«Intervenire per porre fine al contesto di incertezza in cui sono costretti a operare i magistrati onorari». È questo l’invito che il presidente della Regione Siciliana, Nello Musumeci, rivolge con una lettera al ministro della Giustizia, Alfonso Bonafede, affinché si approntino «adeguate misure economiche, previdenziali e sociali per consentire anche al popolo della magistratura onoraria di porre basi certe per la costruzione del proprio futuro».

Da diversi giorni si susseguono anche in Sicilia le manifestazioni di protesta dei magistrati onorari in servizio che chiedono «in modo condivisibile – scrive Musumeci – la regolamentazione del loro rapporto di lavoro e, conseguentemente, il riconoscimento di diritti ormai ineludibili».

D’altronde, ribadisce il presidente della Regione nelle righe indirizzate al Guardasigilli, «in Sicilia, come nel resto d’Italia, è noto il contributo che la magistratura onoraria offre al funzionamento del sistema giudiziario: si tratta di centinaia di giudici di pace, giudici onorari di tribunale e di vice procuratori onorari che quotidianamente svolgono il proprio servizio in una condizione di preoccupante precariato».

La mobilitazione dei giudici onorari si sta svolgendo a livello nazionale, e non sono mancate le proteste anche nella nostra Isola. Un gruppo di giudici onorari  di Palermo, per alcuni giorni, hanno deciso di fare lo sciopero della fame.
Il 18 dicembre scorso, invece, hanno dato vita ad un flash mob davanti al palazzo di giustizia di Enna per chiedere dignità nel lavoro.
I Giudici di pace, i Vice Procuratori onorari e i Giudici onorari in Italia sono oltre cinquemila, a fronte degli oltre ottomila togati, indispensabili per lo svolgimento delle udienze ma, di fatto, ignorati dallo Stato italiano.

Istruzioni.
**1.** Elenca le figure di giudici e procuratori che, secondo l'estratto, il presidente della Regione indica come componenti della magistratura onoraria.
**2.** Rispondi alle seguenti domande sull'estratto.
(a) A quale ministro è indirizzata la lettera di Nello Musumeci?
(b) Davanti a quale edificio si è svolto il flash mob del 18 dicembre?
(c) Quanti sono in Italia i giudici di pace, i vice procuratori onorari e i giudici onorari?

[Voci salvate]
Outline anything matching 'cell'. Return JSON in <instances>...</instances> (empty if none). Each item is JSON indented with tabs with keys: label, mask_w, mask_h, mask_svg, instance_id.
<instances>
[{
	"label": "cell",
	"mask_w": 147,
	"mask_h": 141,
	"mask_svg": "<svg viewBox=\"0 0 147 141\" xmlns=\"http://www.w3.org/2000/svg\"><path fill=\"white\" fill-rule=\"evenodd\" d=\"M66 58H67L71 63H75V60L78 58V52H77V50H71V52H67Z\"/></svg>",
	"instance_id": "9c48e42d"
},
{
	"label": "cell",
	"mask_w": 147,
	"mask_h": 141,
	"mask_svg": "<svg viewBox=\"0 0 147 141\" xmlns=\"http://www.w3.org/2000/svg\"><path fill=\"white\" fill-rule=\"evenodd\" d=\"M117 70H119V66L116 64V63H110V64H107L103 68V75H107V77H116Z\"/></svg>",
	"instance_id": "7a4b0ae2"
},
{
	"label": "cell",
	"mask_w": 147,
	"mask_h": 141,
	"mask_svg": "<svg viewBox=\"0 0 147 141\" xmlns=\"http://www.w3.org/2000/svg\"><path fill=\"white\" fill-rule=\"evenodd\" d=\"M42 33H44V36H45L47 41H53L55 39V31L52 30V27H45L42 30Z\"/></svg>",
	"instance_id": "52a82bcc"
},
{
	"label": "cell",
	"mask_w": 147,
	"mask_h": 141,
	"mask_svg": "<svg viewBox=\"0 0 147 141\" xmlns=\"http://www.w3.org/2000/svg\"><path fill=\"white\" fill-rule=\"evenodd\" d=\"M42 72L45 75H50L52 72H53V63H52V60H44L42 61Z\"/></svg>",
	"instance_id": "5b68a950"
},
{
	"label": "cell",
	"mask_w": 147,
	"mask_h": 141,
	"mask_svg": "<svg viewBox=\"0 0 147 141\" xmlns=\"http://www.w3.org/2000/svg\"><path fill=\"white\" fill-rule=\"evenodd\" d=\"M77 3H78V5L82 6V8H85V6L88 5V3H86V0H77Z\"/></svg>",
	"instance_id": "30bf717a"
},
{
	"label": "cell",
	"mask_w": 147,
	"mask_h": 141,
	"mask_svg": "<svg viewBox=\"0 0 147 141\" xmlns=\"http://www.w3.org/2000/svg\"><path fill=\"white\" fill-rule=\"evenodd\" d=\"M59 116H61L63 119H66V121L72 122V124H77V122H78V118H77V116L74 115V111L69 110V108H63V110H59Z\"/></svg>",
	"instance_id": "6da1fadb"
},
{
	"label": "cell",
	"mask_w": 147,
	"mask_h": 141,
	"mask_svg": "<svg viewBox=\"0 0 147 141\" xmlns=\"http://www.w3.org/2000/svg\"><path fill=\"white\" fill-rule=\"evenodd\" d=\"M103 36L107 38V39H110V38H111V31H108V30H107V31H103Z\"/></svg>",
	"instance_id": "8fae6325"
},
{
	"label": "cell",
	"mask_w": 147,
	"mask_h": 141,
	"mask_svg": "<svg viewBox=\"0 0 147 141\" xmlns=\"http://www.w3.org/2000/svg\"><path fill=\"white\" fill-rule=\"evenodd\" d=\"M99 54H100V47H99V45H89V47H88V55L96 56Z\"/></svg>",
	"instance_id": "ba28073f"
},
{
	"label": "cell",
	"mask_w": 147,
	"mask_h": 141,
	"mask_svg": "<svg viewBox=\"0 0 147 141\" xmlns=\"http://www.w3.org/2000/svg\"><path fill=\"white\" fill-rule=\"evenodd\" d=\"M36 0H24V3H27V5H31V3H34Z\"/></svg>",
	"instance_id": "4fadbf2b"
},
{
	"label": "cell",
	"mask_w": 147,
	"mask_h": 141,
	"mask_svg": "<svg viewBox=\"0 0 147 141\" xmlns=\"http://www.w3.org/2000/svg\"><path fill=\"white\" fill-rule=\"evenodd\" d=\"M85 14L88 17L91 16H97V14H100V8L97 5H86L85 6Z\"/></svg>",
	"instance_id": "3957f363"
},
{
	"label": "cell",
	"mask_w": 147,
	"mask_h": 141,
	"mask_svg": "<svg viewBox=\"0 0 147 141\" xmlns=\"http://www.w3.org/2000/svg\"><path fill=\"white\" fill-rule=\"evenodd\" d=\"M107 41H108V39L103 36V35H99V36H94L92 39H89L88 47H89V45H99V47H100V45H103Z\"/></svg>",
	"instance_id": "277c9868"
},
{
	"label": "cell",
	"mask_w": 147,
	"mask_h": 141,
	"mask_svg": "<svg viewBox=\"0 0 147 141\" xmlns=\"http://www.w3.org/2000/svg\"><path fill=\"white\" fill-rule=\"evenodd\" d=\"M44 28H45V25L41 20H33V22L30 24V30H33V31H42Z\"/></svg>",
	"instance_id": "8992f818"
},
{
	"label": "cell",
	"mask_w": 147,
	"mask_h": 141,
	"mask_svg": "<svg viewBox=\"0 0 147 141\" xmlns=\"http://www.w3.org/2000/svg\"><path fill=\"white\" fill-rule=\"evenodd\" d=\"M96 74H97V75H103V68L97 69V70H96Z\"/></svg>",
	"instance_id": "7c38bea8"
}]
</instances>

Le tue risposte.
**1.**
- giudici di pace
- giudici onorari di tribunale
- vice procuratori onorari

**2.**
(a) Al ministro della Giustizia, Alfonso Bonafede.
(b) Davanti al palazzo di giustizia di Enna.
(c) Oltre cinquemila.